According to a Fire Service spokesperson, electric blankets caused 11 fires between July 2015 and June 2016. They said the most common cause was electrical failure or malfunction, which emphasises the importance of getting a blanket checked by a qualified electrician if you have any doubts over its safety, or if it’s more than five years old. We think any blanket older than five years should be tested or replaced.

Before fitting the blanket:

  • Check your blanket for damage, especially wear to the power cord around the controller.
  • Replace your blanket if it’s got kinks or had anything spilt on it.
  • Run your hand over the blanket after it’s warmed up. If there are any areas that are noticeably hotter than others, replace the blanket.
  • Have it tested by a qualified electrician if you’re doubtful about its safety. Each night before turning in:
  • Make sure it’s turned off before you get into bed. If you really need to leave it on, use an “all-night” setting.
  • Don’t place heavy objects or piles of clothing on the bed while the blanket’s on.
  • Make sure the cord isn’t twisted and the controller isn’t wedged between the mattress and base.
  • Make sure the blanket is tightly secured and laid flat on the bed.

When spring arrives:

  • Store the blanket rolled up, not folded.

Pregnant women, babies or young children should not use electric blankets due to their higher levels of heat sensitivity.

Sunbeam recall

In 2012, six Sunbeam models were recalled after their controllers were found to be unreliable and a fire hazard. Thousands of blankets were affected, and we were inundated with so many complaints about the reliability of controllers that we removed our recommendations from all electric blankets.

We were shaken by the extent of the recalls. When you’re sleeping on a thin piece of fabric packed with electrified heating elements, one bit of faulty wiring is all that stands between you and disaster. That’s why we redesigned our test to include a rigorous assessment of the safety and durability of the controller and power supply.

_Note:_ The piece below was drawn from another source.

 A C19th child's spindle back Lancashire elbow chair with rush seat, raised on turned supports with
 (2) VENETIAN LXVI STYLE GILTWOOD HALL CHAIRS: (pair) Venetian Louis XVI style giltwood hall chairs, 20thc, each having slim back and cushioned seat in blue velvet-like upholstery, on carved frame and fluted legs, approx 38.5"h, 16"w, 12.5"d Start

The following Sunbeam electric blankets sold between 2010 and 2012 are affected:

  • Sunbeam Regency electric blankets, model numbers BA442R, BA445R and BA447R. Sold at Farmers stores from 2010 to 2012.
  • Sunbeam Ralta electric blankets, model numbers BA201, BA203 and BA208. Sold through retailers nationwide from 2010 to 2012. Affected models can be also be identified by the part number BL0215 moulded on the back of the detachable controller.

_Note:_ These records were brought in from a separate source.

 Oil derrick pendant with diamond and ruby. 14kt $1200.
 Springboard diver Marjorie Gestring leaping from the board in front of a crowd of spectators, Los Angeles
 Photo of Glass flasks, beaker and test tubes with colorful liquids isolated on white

Our 2017 appliance reliability survey found that overall, 93% of electric blankets had never needed repair.

  • Above average: Breville, Zip
  • Below-average: Sunbeam
  • Total number surveyed: 2285

Almost half of electric blankets reported are from Sunbeam. In 2012, it had a major safety problem with controllers, which resulted in a large recall due to fire risk. This is reflected in our results.

But controller failures are reported for Sunbeam blankets of all vintages — bought between 2007 and 2017. These faults weren’t subject to a safety recall. However, despite the controller problems, Sunbeam blanket owners are satisfied: 72% said “excellent” (more than for any other brand).

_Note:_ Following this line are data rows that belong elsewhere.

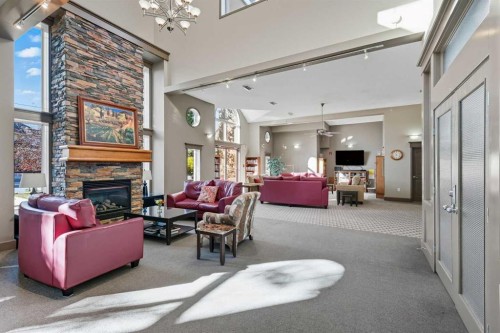 240-30 Sierra Morena Landing Sw, Calgary, AB - Indoor With Fireplace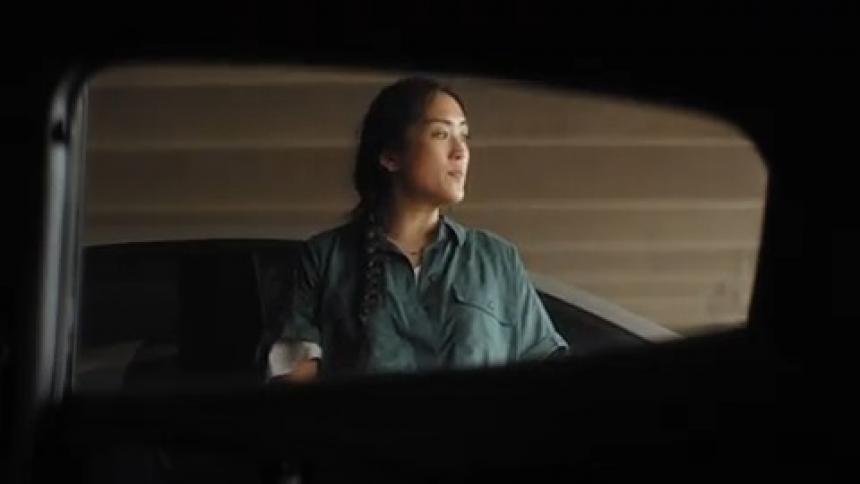 A woman looks disappointed after being ignored by another person in a parking garage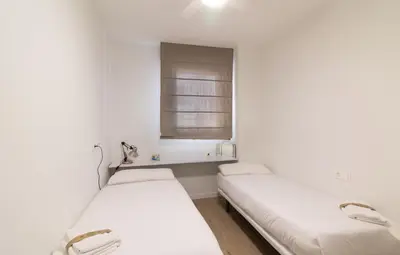 two beds in a white room with a window at Global Vacacional, Apartamento con piscina en Puerto de Sagunto in Puerto de Sagunto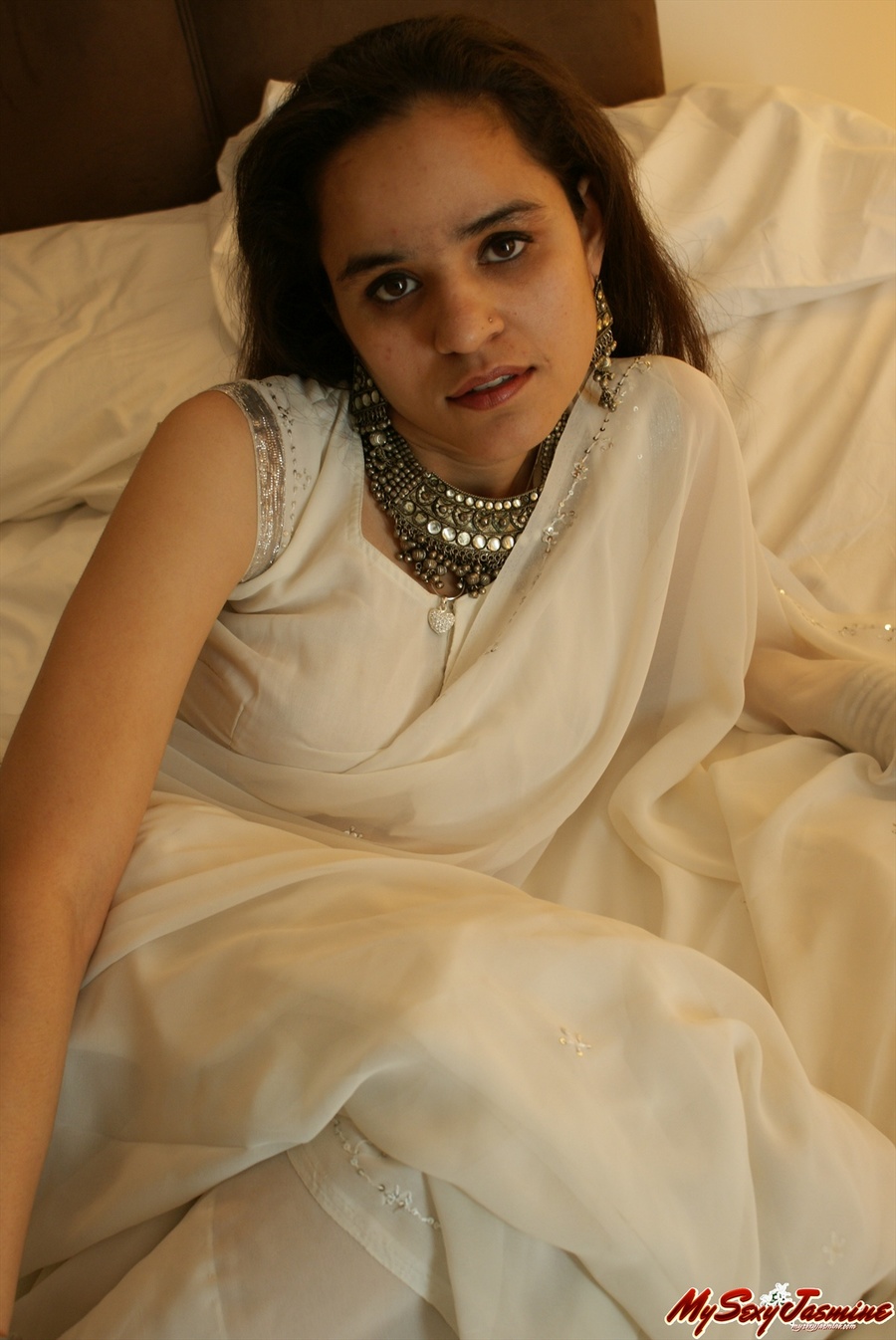 Good-looking Indian chick stripping her white clothes on cam and staying only in blue panties and bracelets - XXXonXXX - Pic 3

We asked our members how they use their electric blankets. Of people who remove their blankets during summer (36% of respondents), those who roll it up for storage experience fewer blanket faults than those who fold it. We advise always rolling, not folding, your blanket when storing.

We also found one in five of us leave our blanket on all night during colder nights, and more than half never use a timer. Homemaker blanket owners were more likely to leave them on all night, and Sunbeam owners were more likely to use the timer. Perhaps unsurprisingly after the recall, Sunbeam owners (one in 10) were more likely to get their blanket checked annually by an electrician. However, the vast majority of electric blanket owners don’t bother.